* _WHAT THE EXERCISE ASKS_: Please transcribe the entries below exactly and leave out every picture.

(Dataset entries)
====================

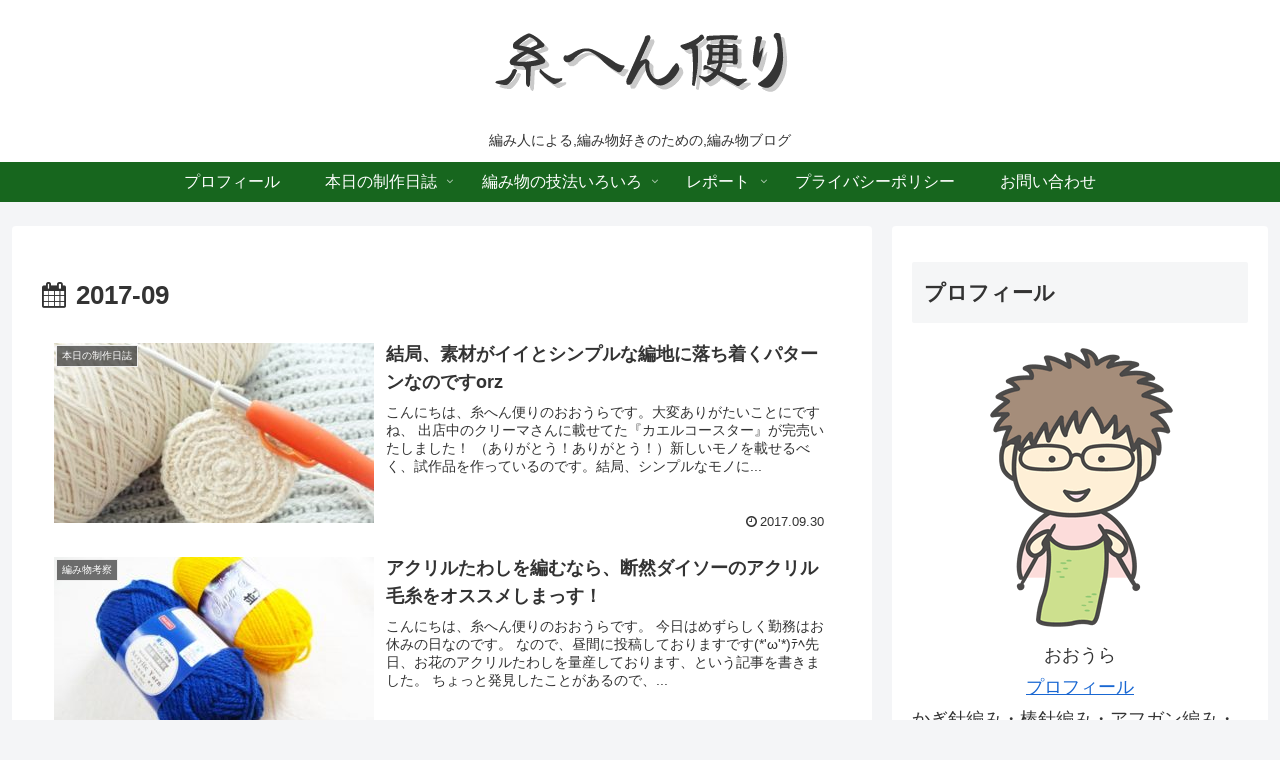

--- FILE ---
content_type: text/html; charset=utf-8
request_url: https://www.google.com/recaptcha/api2/aframe
body_size: -86
content:
<!DOCTYPE HTML><html><head><meta http-equiv="content-type" content="text/html; charset=UTF-8"></head><body><script nonce="s7dNBnDr_THR3AA3Lo7K_Q">/** Anti-fraud and anti-abuse applications only. See google.com/recaptcha */ try{var clients={'sodar':'https://pagead2.googlesyndication.com/pagead/sodar?'};window.addEventListener("message",function(a){try{if(a.source===window.parent){var b=JSON.parse(a.data);var c=clients[b['id']];if(c){var d=document.createElement('img');d.src=c+b['params']+'&rc='+(localStorage.getItem("rc::a")?sessionStorage.getItem("rc::b"):"");window.document.body.appendChild(d);sessionStorage.setItem("rc::e",parseInt(sessionStorage.getItem("rc::e")||0)+1);localStorage.setItem("rc::h",'1768776172642');}}}catch(b){}});window.parent.postMessage("_grecaptcha_ready", "*");}catch(b){}</script></body></html>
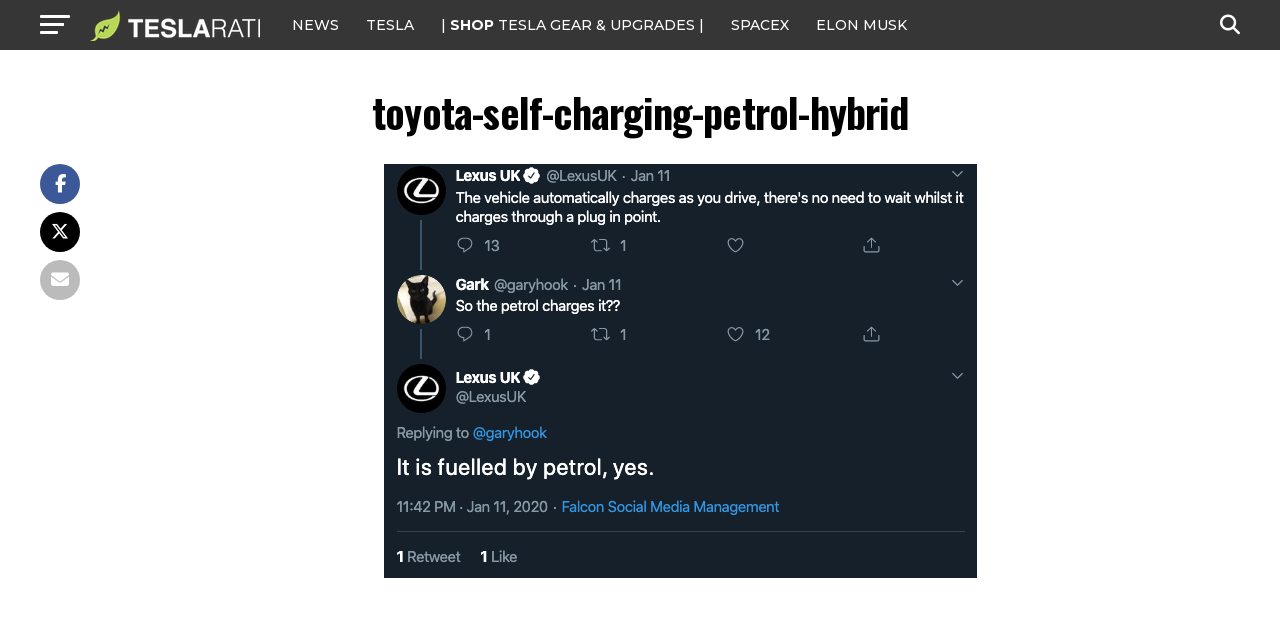

--- FILE ---
content_type: text/javascript;charset=UTF-8
request_url: https://jadserve.postrelease.com/t?ntv_mvi=&ntv_url=https%253A%252F%252Fwww.teslarati.com%252Ftesla-rival-toyota-self-charging-hybrid-cars-petrol-powered%252Ftoyota-self-charging-petrol-hybrid%252F
body_size: 1496
content:
(function(){PostRelease.ProcessResponse({"version":"3","responseId":95695,"placements":[{"id":1074034,"selector":"article:nth-of-type(%p%) div.in-article-ad","injectionMode":1,"infScroll":{"position":1,"interval":1},"ads":[],"tracking":{"trackingBaseUrl":"https://jadserve.postrelease.com/trk.gif?ntv_ui\u003d4f93c26e-a0cc-4887-9ae8-a1f86cbb51c4\u0026ntv_fl\[base64]\u0026ntv_ht\u003dCqNJaQA\u0026ntv_at\u003d","adVersionPlacement":"AAAAAAAAAAcmMQA","vcpmParams":{"minimumAreaViewable":0.5,"minimumExposedTime":1000,"checkOnFocus":true,"checkMinimumAreaViewable":false,"primaryImpressionURL":"https://jadserve.postrelease.com/trk.gif?ntv_at\u003d304\u0026ntv_ui\u003d4f93c26e-a0cc-4887-9ae8-a1f86cbb51c4\u0026ntv_a\u003dAAAAAAAAAAcmMQA\u0026ntv_ht\u003dCqNJaQA\u0026ntv_fl\[base64]\u0026ord\u003d-1783208351","adID":0}},"type":0,"integrationType":0},{"id":1054517,"selector":"#mvp-author-box-wrap","injectionMode":2,"ads":[],"tracking":{"trackingBaseUrl":"https://jadserve.postrelease.com/trk.gif?ntv_ui\u003d699f98ac-1403-40ea-b19a-5cab6729c63a\u0026ntv_fl\[base64]\u0026ntv_ht\u003dCqNJaQA\u0026ntv_at\u003d","adVersionPlacement":"AAAAAAAAAANRcQA","vcpmParams":{"minimumAreaViewable":0.5,"minimumExposedTime":1000,"checkOnFocus":true,"checkMinimumAreaViewable":false,"primaryImpressionURL":"https://jadserve.postrelease.com/trk.gif?ntv_at\u003d304\u0026ntv_ui\u003d699f98ac-1403-40ea-b19a-5cab6729c63a\u0026ntv_a\u003dAAAAAAAAAANRcQA\u0026ntv_ht\u003dCqNJaQA\u0026ntv_fl\[base64]\u0026ord\u003d-321684645","adID":0}},"type":0,"integrationType":0}],"trackingCode":"\u003cscript type\u003d\"text/javascript\"\u003entv.PostRelease.trackFirstPartyCookie(\u002725ed23be-7525-4bc3-bc85-c19d2ae8b28f\u0027);\u003c/script\u003e","safeIframe":false,"placementForTracking":1054517,"isWebview":false,"responseConsent":{"usPrivacyApplies":false,"gdprApplies":false,"gppApplies":false},"flags":{"useObserverViewability":true,"useMraidViewability":false}});})();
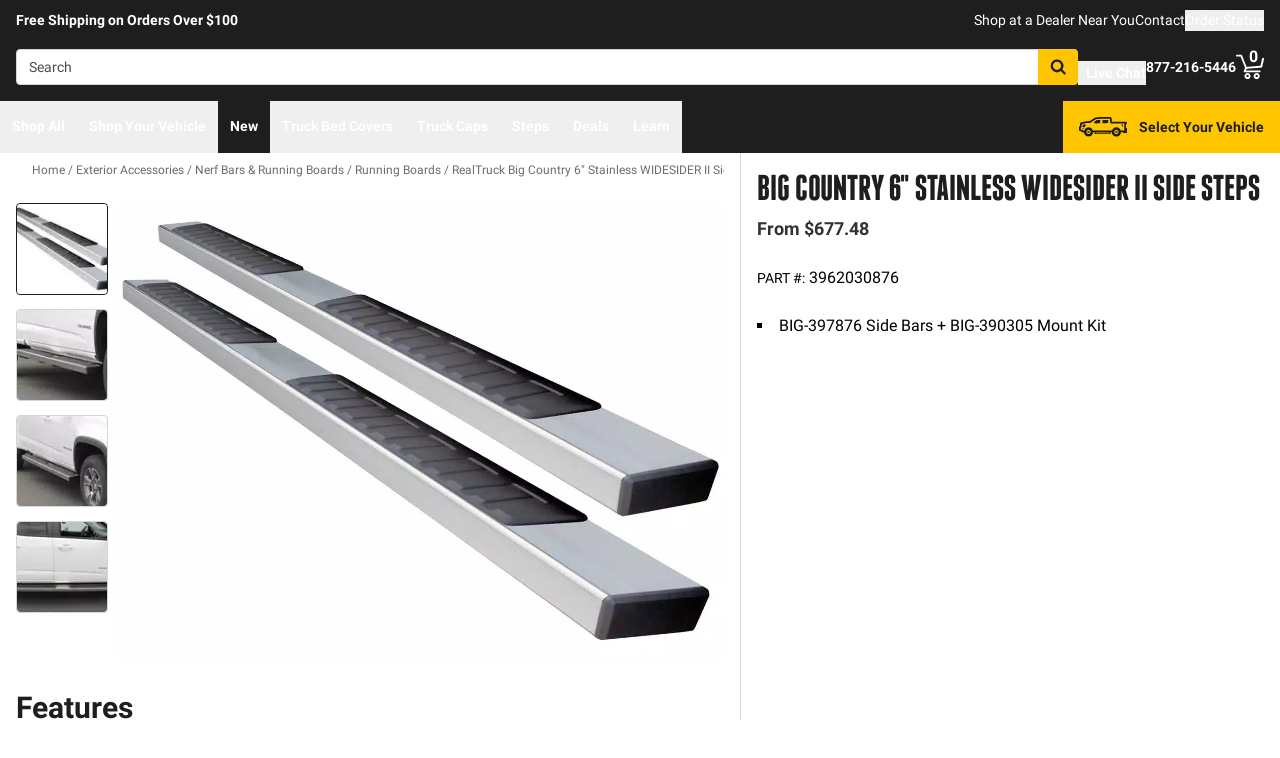

--- FILE ---
content_type: image/svg+xml
request_url: https://realtruck.com/images/file-pdf.svg
body_size: 575
content:
<svg xmlns="http://www.w3.org/2000/svg" width="32" height="32"><path d="M26.3 18.4c-.4-.4-1.4-.6-2.8-.6-1 0-2.1 0-3.4.2l-1.5-1a11.5 11.5 0 0 1-2.9-4.5l.1-.4s.7-3.9.5-5.2v-.3l-.1-.2c-.2-.4-.6-.9-1.1-.8h-.4c-.6 0-1.1.3-1.3.8-.4 1.5 0 3.7.8 6.7l-.2.5c-.5 1.3-1.2 2.6-1.8 3.8v.2l-1.8 3.2-.6.3-1.2.6c-1.8 1.1-3 2.4-3.3 3.4 0 .3 0 .7.4.9l.5.3.7.1c1.3 0 2.9-1.6 5-5.3 2.4-.8 5.2-1.4 7.6-1.8 1.8 1 4.1 1.8 5.6 1.8l.6-.1c.3 0 .5-.2.7-.4.2-.5.3-1 .2-1.6a1 1 0 0 0-.3-.6zm-19.7 7c.3-.6 1.2-2 2.6-3l.5-.5c-1.5 2.3-2.4 3.2-3 3.5zM15 6.2c.4 0 .6 1.1.6 2.1s-.2 1.7-.5 2.2c-.2-.7-.3-2-.3-2.7 0 0 0-1.6.2-1.6zM12.5 20a93 93 0 0 0 2.5-5.2 11.6 11.6 0 0 0 3 3.7c-2 .4-4 .9-5.5 1.5zm13.4-.1a2 2 0 0 1-.7.1c-.8 0-1.8-.3-3.1-.9h1.4l1.8.1c.8.1.7.6.6.7z" fill="#db3914"/><path d="M28.7 7.2a28.4 28.4 0 0 0-5.9-5.9C21.2.1 20.4 0 20 0H4.5A2.5 2.5 0 0 0 2 2.5v27C2 30.9 3.1 32 4.5 32h23c1.4 0 2.5-1.1 2.5-2.5V10c0-.4-.1-1.2-1.3-2.8zm-4.2-1.7c1 1 1.8 1.8 2.3 2.5H22V3.2c.7.5 1.6 1.3 2.5 2.3zm3.5 24c0 .3-.2.5-.5.5h-23a.5.5 0 0 1-.5-.5v-27c0-.3.2-.5.5-.5H20v7c0 .6.4 1 1 1h7v19.5z" fill="#db3914"/></svg>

====================

* _YOUR SOLUTION_:
--- FILE ---
content_type: text/html; charset=utf-8
request_url: https://www.google.com/recaptcha/api2/aframe
body_size: -86
content:
<!DOCTYPE HTML><html><head><meta http-equiv="content-type" content="text/html; charset=UTF-8"></head><body><script nonce="s7dNBnDr_THR3AA3Lo7K_Q">/** Anti-fraud and anti-abuse applications only. See google.com/recaptcha */ try{var clients={'sodar':'https://pagead2.googlesyndication.com/pagead/sodar?'};window.addEventListener("message",function(a){try{if(a.source===window.parent){var b=JSON.parse(a.data);var c=clients[b['id']];if(c){var d=document.createElement('img');d.src=c+b['params']+'&rc='+(localStorage.getItem("rc::a")?sessionStorage.getItem("rc::b"):"");window.document.body.appendChild(d);sessionStorage.setItem("rc::e",parseInt(sessionStorage.getItem("rc::e")||0)+1);localStorage.setItem("rc::h",'1768776172642');}}}catch(b){}});window.parent.postMessage("_grecaptcha_ready", "*");}catch(b){}</script></body></html>

--- FILE ---
content_type: text/javascript;charset=UTF-8
request_url: https://jadserve.postrelease.com/t?ntv_mvi=&ntv_url=https%253A%252F%252Fwww.teslarati.com%252Ftesla-rival-toyota-self-charging-hybrid-cars-petrol-powered%252Ftoyota-self-charging-petrol-hybrid%252F
body_size: 1496
content:
(function(){PostRelease.ProcessResponse({"version":"3","responseId":95695,"placements":[{"id":1074034,"selector":"article:nth-of-type(%p%) div.in-article-ad","injectionMode":1,"infScroll":{"position":1,"interval":1},"ads":[],"tracking":{"trackingBaseUrl":"https://jadserve.postrelease.com/trk.gif?ntv_ui\u003d4f93c26e-a0cc-4887-9ae8-a1f86cbb51c4\u0026ntv_fl\[base64]\u0026ntv_ht\u003dCqNJaQA\u0026ntv_at\u003d","adVersionPlacement":"AAAAAAAAAAcmMQA","vcpmParams":{"minimumAreaViewable":0.5,"minimumExposedTime":1000,"checkOnFocus":true,"checkMinimumAreaViewable":false,"primaryImpressionURL":"https://jadserve.postrelease.com/trk.gif?ntv_at\u003d304\u0026ntv_ui\u003d4f93c26e-a0cc-4887-9ae8-a1f86cbb51c4\u0026ntv_a\u003dAAAAAAAAAAcmMQA\u0026ntv_ht\u003dCqNJaQA\u0026ntv_fl\[base64]\u0026ord\u003d-1783208351","adID":0}},"type":0,"integrationType":0},{"id":1054517,"selector":"#mvp-author-box-wrap","injectionMode":2,"ads":[],"tracking":{"trackingBaseUrl":"https://jadserve.postrelease.com/trk.gif?ntv_ui\u003d699f98ac-1403-40ea-b19a-5cab6729c63a\u0026ntv_fl\[base64]\u0026ntv_ht\u003dCqNJaQA\u0026ntv_at\u003d","adVersionPlacement":"AAAAAAAAAANRcQA","vcpmParams":{"minimumAreaViewable":0.5,"minimumExposedTime":1000,"checkOnFocus":true,"checkMinimumAreaViewable":false,"primaryImpressionURL":"https://jadserve.postrelease.com/trk.gif?ntv_at\u003d304\u0026ntv_ui\u003d699f98ac-1403-40ea-b19a-5cab6729c63a\u0026ntv_a\u003dAAAAAAAAAANRcQA\u0026ntv_ht\u003dCqNJaQA\u0026ntv_fl\[base64]\u0026ord\u003d-321684645","adID":0}},"type":0,"integrationType":0}],"trackingCode":"\u003cscript type\u003d\"text/javascript\"\u003entv.PostRelease.trackFirstPartyCookie(\u002725ed23be-7525-4bc3-bc85-c19d2ae8b28f\u0027);\u003c/script\u003e","safeIframe":false,"placementForTracking":1054517,"isWebview":false,"responseConsent":{"usPrivacyApplies":false,"gdprApplies":false,"gppApplies":false},"flags":{"useObserverViewability":true,"useMraidViewability":false}});})();

--- FILE ---
content_type: image/svg+xml
request_url: https://realtruck.com/images/file-pdf.svg
body_size: 575
content:
<svg xmlns="http://www.w3.org/2000/svg" width="32" height="32"><path d="M26.3 18.4c-.4-.4-1.4-.6-2.8-.6-1 0-2.1 0-3.4.2l-1.5-1a11.5 11.5 0 0 1-2.9-4.5l.1-.4s.7-3.9.5-5.2v-.3l-.1-.2c-.2-.4-.6-.9-1.1-.8h-.4c-.6 0-1.1.3-1.3.8-.4 1.5 0 3.7.8 6.7l-.2.5c-.5 1.3-1.2 2.6-1.8 3.8v.2l-1.8 3.2-.6.3-1.2.6c-1.8 1.1-3 2.4-3.3 3.4 0 .3 0 .7.4.9l.5.3.7.1c1.3 0 2.9-1.6 5-5.3 2.4-.8 5.2-1.4 7.6-1.8 1.8 1 4.1 1.8 5.6 1.8l.6-.1c.3 0 .5-.2.7-.4.2-.5.3-1 .2-1.6a1 1 0 0 0-.3-.6zm-19.7 7c.3-.6 1.2-2 2.6-3l.5-.5c-1.5 2.3-2.4 3.2-3 3.5zM15 6.2c.4 0 .6 1.1.6 2.1s-.2 1.7-.5 2.2c-.2-.7-.3-2-.3-2.7 0 0 0-1.6.2-1.6zM12.5 20a93 93 0 0 0 2.5-5.2 11.6 11.6 0 0 0 3 3.7c-2 .4-4 .9-5.5 1.5zm13.4-.1a2 2 0 0 1-.7.1c-.8 0-1.8-.3-3.1-.9h1.4l1.8.1c.8.1.7.6.6.7z" fill="#db3914"/><path d="M28.7 7.2a28.4 28.4 0 0 0-5.9-5.9C21.2.1 20.4 0 20 0H4.5A2.5 2.5 0 0 0 2 2.5v27C2 30.9 3.1 32 4.5 32h23c1.4 0 2.5-1.1 2.5-2.5V10c0-.4-.1-1.2-1.3-2.8zm-4.2-1.7c1 1 1.8 1.8 2.3 2.5H22V3.2c.7.5 1.6 1.3 2.5 2.3zm3.5 24c0 .3-.2.5-.5.5h-23a.5.5 0 0 1-.5-.5v-27c0-.3.2-.5.5-.5H20v7c0 .6.4 1 1 1h7v19.5z" fill="#db3914"/></svg>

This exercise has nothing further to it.